The real subject of the Sappho love poem is not the human subject but the empty space that brings forth the desire. It is the presence of want that awakens in the protagonist of the poem a nostalgia for wholeness.
And so it is with our imagination, certainly I never want to be free of my impossible longings and improbable passions. Surely, for us humans, it is our fantasy, our imaginings that awaken the senses.
The necessity of a desire to believe
Sigmund Freund, in the second half of his life, and almost as a footnote to his vigorous determinists beliefs, asserted that … while belief in a religion didn’t stack up in his thinking “the great majority of mortals will never be able to rise above [a view of life] that expresses a need to believe. (Civilisation and its Discontents, 1930)
Freud was asserting, reluctantly, that
we humans have an inherent desire, a need, to believe.
Archetypal desire & compulsion
How better to illustrate this archetypal desire than by referring to the Cinderella story. We all know this story but as is true with any cultural or so-called fairy story there is a message in the bottle. A psychological story, to be truly psychological, has both an archetypal structure and an archetypal message.

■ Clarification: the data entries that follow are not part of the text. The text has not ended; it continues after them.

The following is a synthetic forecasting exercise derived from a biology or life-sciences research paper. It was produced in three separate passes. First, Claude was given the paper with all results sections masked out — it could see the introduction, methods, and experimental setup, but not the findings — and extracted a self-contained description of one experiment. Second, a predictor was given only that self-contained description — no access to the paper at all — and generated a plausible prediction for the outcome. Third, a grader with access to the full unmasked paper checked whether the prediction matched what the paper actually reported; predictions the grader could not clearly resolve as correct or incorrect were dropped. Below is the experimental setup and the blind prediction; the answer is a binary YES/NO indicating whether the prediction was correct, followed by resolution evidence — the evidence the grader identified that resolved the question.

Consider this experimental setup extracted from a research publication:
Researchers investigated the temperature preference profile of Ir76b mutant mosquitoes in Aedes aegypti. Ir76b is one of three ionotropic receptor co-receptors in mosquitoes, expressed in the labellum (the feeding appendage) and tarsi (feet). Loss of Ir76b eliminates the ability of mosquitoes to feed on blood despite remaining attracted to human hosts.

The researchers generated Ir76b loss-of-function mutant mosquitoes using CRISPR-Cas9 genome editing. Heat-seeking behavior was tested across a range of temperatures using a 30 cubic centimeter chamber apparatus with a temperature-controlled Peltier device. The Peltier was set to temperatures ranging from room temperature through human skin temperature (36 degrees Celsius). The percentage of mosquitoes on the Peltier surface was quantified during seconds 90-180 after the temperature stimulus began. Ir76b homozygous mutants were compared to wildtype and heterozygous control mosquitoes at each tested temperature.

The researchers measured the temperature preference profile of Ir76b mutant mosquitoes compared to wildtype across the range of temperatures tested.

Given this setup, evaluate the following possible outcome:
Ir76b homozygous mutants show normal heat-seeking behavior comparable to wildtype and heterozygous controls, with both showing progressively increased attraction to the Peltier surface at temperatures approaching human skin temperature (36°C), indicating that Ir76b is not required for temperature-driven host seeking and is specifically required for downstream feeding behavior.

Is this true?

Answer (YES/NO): NO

Cinderella and her three mothers
The structure is simple: the archetypal forces are, by nature, bi-polar. At one pole there is the resentful stepmother: the mother who denies each and every wish expressed by our Cinderella. This so-called mother is an archetypal force representing all those desire–denying qualities in our lived experience.
At the other pole there is the force of the all-assenting godmother: every desire that Cinderella can imagine will be satisfied. Oh for such a force in our lives! How we so want it to be true.
Both ‘mothers’ exist in the archetypal world. They represent totalities, absolutes. And, as such, they are experienced as a compulsion. Desires and compulsions, both personal and archetypal, are constituents of everybody’s psyche, or psychological soul, or inner life. We try not to construct them as an enemy of our wellbeing. How could they be if they, in part, constitute our very soul?
In our everyday life we try to avoid falling victim of either polarity, either totality.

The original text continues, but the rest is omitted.